Integrin alpha 2 beta 1 in tumorigenic human osteosarcoma cell lines regulates cell adhesion, migration, and invasion by interaction with type I collagen.

Human osteosarcomas are aggressive bone tumors. Here we propose that their progression requires altered cell interaction with extracellular matrix. Since type I collagen is the main matrix molecule found in bone and thus obligated to interact with tumor cells, we analyzed the expression and function of different integrin-type collagen receptors in tumor cell-collagen interaction by using eight human osteogenic sarcoma (HOS) cell lines. Virally (Kirsten sarcoma virus) transformed derivatives of HOS cells (KHOS-NP) and chemically [N-methyl-N'-nitro-N-nitrosoguanidine (MNNG)] transformed tumorigenic subclones of human osteogenic sarcoma cells (HOS-MNNG) expressed alpha 2 beta 1 integrin in remarkably larger amounts than the six other nontumorigenic cell lines (HOS, MG-63, Saos-2, KHOS-240, KHOS-312, and G292).
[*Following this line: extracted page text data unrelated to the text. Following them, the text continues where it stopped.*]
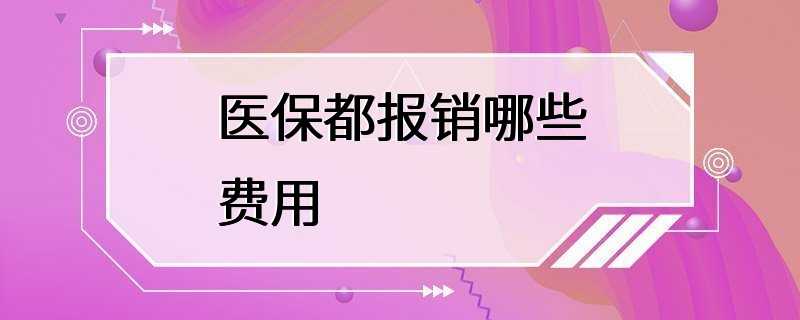 医保都报销哪些费用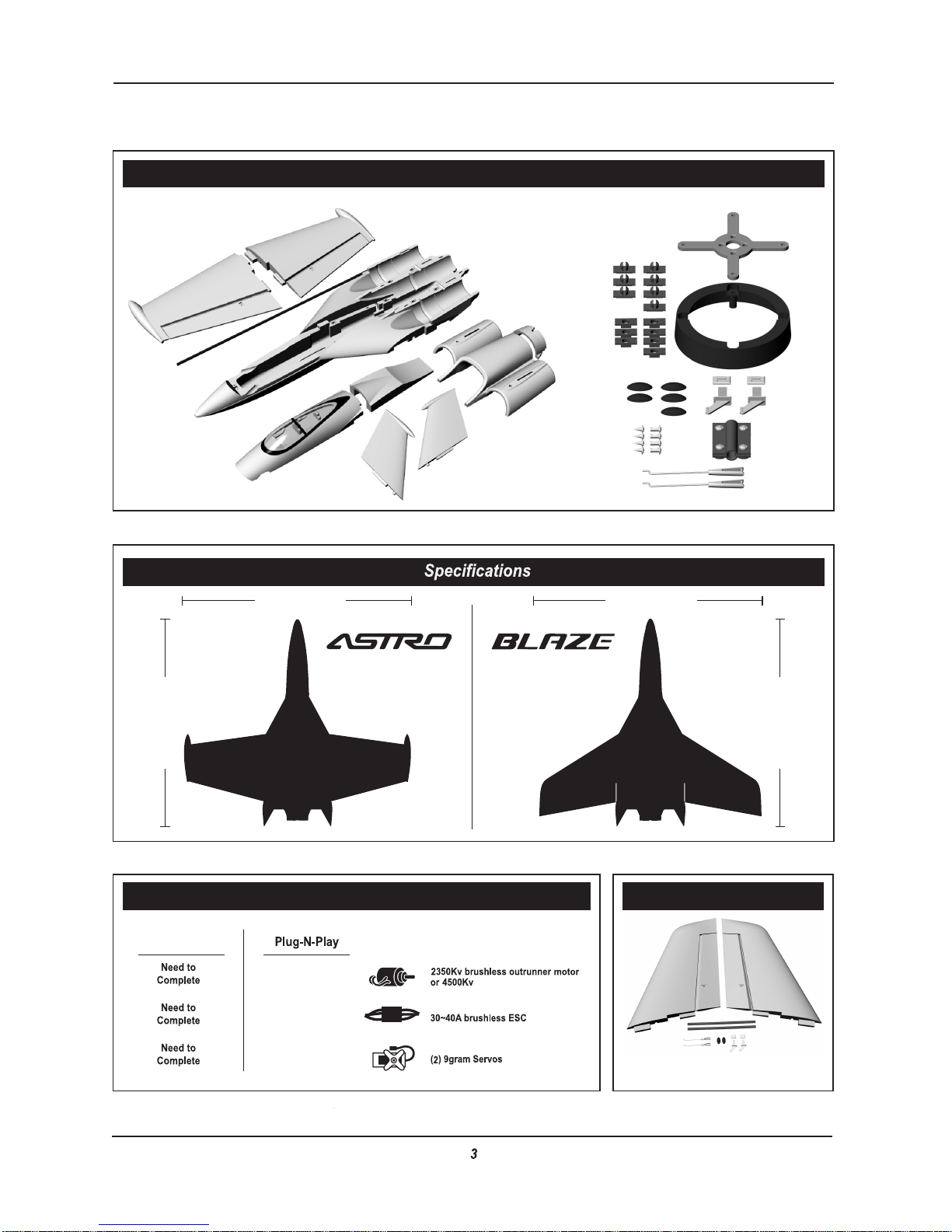 Specifications

ASTRO

BLAZE

Need to Complete

Need to Complete

Need to Complete

Plug-N-Play

2350Kv brushless outrunner motor or 4500Kv

30~40A brushless ESC

(2) 9gram Servos

3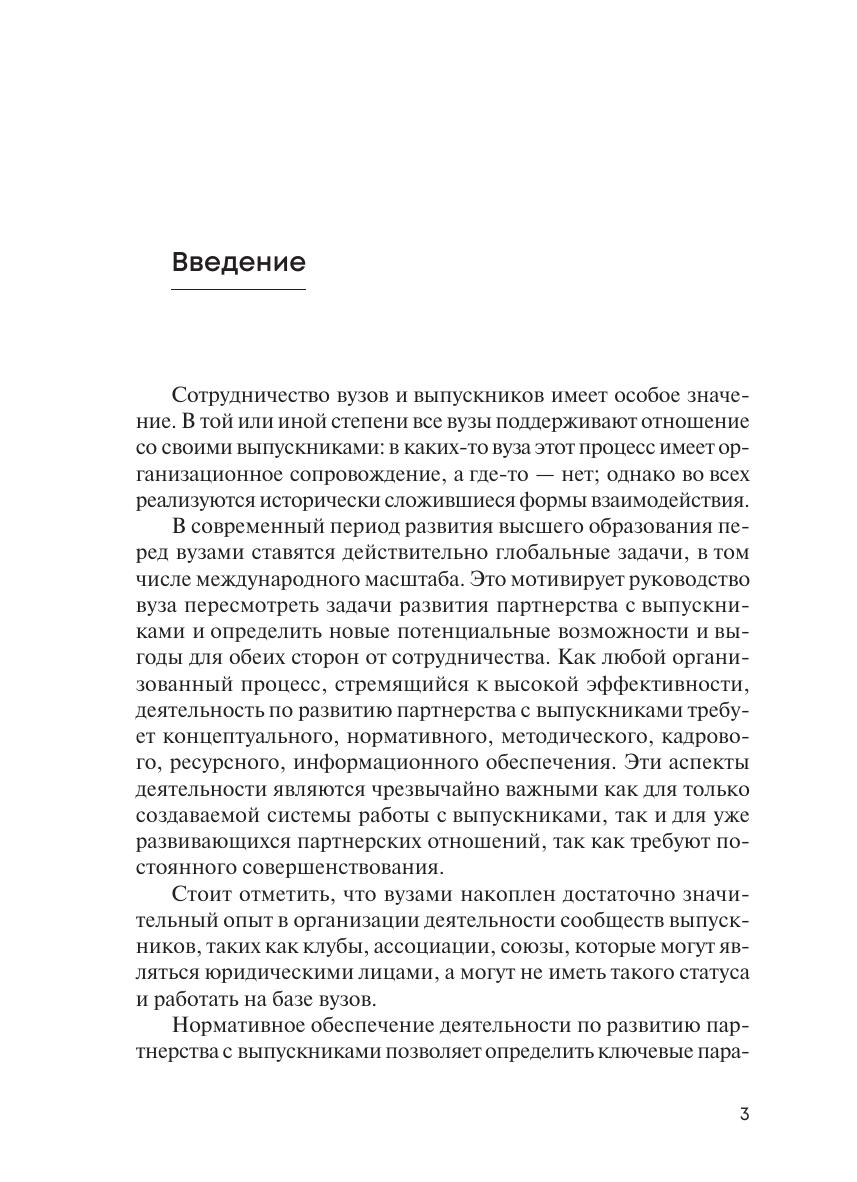 Введение

Сотрудничество вузов и выпускников имеет особое значение. В той или иной степени все вузы поддерживают отношение со своими выпускниками: в каких-то вуза этот процесс имеет организационное сопровождение, а где-то — нет; однако во всех реализуются исторически сложившиеся формы взаимодействия.

В современный период развития высшего образования перед вузами ставятся действительно глобальные задачи, в том числе международного масштаба. Это мотивирует руководство вуза пересмотреть задачи развития партнерства с выпускниками и определить новые потенциальные возможности и выгоды для обеих сторон от сотрудничества. Как любой организованный процесс, стремящийся к высокой эффективности, деятельность по развитию партнерства с выпускниками требует концептуального, нормативного, методического, кадрового, ресурсного, информационного обеспечения. Эти аспекты деятельности являются чрезвычайно важными как для только создаваемой системы работы с выпускниками, так и для уже развивающихся партнерских отношений, так как требуют постоянного совершенствования.

Стоит отметить, что вузами накоплен достаточно значительный опыт в организации деятельности сообществ выпускников, таких как клубы, ассоциации, союзы, которые могут являться юридическими лицами, а могут не иметь такого статуса и работать на базе вузов.

Нормативное обеспечение деятельности по развитию партнерства с выпускниками позволяет определить ключевые пара-

3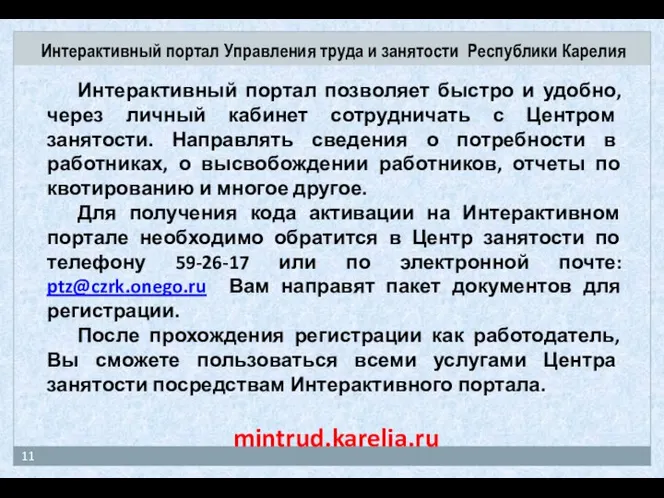 Интерактивный портал Управления труда и занятости Республики Карелия

Интерактивный портал позволяет быстро и удобно, через личный кабинет сотрудничать с Центром занятости. Направлять сведения о потребности в работниках, о высвобождении работников, отчеты по квотированию и многое другое.

Для получения кода активации на Интерактивном портале необходимо обратится в Центр занятости по телефону 59-26-17 или по электронной почте: ptz@czrk.onego.ru Вам направят пакет документов для регистрации.

После прохождения регистрации как работодатель, Вы сможете пользоваться всеми услугами Центра занятости посредствам Интерактивного портала.

mintrud.karelia.ru

11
Concomitantly, Mg(2+)-dependent adhesion of tumorigenic cells to type I collagen was increased. We also show that the migration of tumorigenic cells on and invasion through type I collagen is faster than that of HOS cells. HOS cells forced to express alpha 2 integrin by cDNA transfections showed increased Mg(2+)-dependent cell adhesion to type I collagen and also accelerated migration and invasion rate, indicating that the overexpression of alpha 2 beta 1 integrin in tumorigenic cells alone explains the altered cell-collagen interaction. Finally, HOS cells forced to express alpha 2 integrin subunit did not grow s.c. in athymic mice, suggesting that overexpression of alpha 2 integrin is not efficient to make these cells tumorigenic.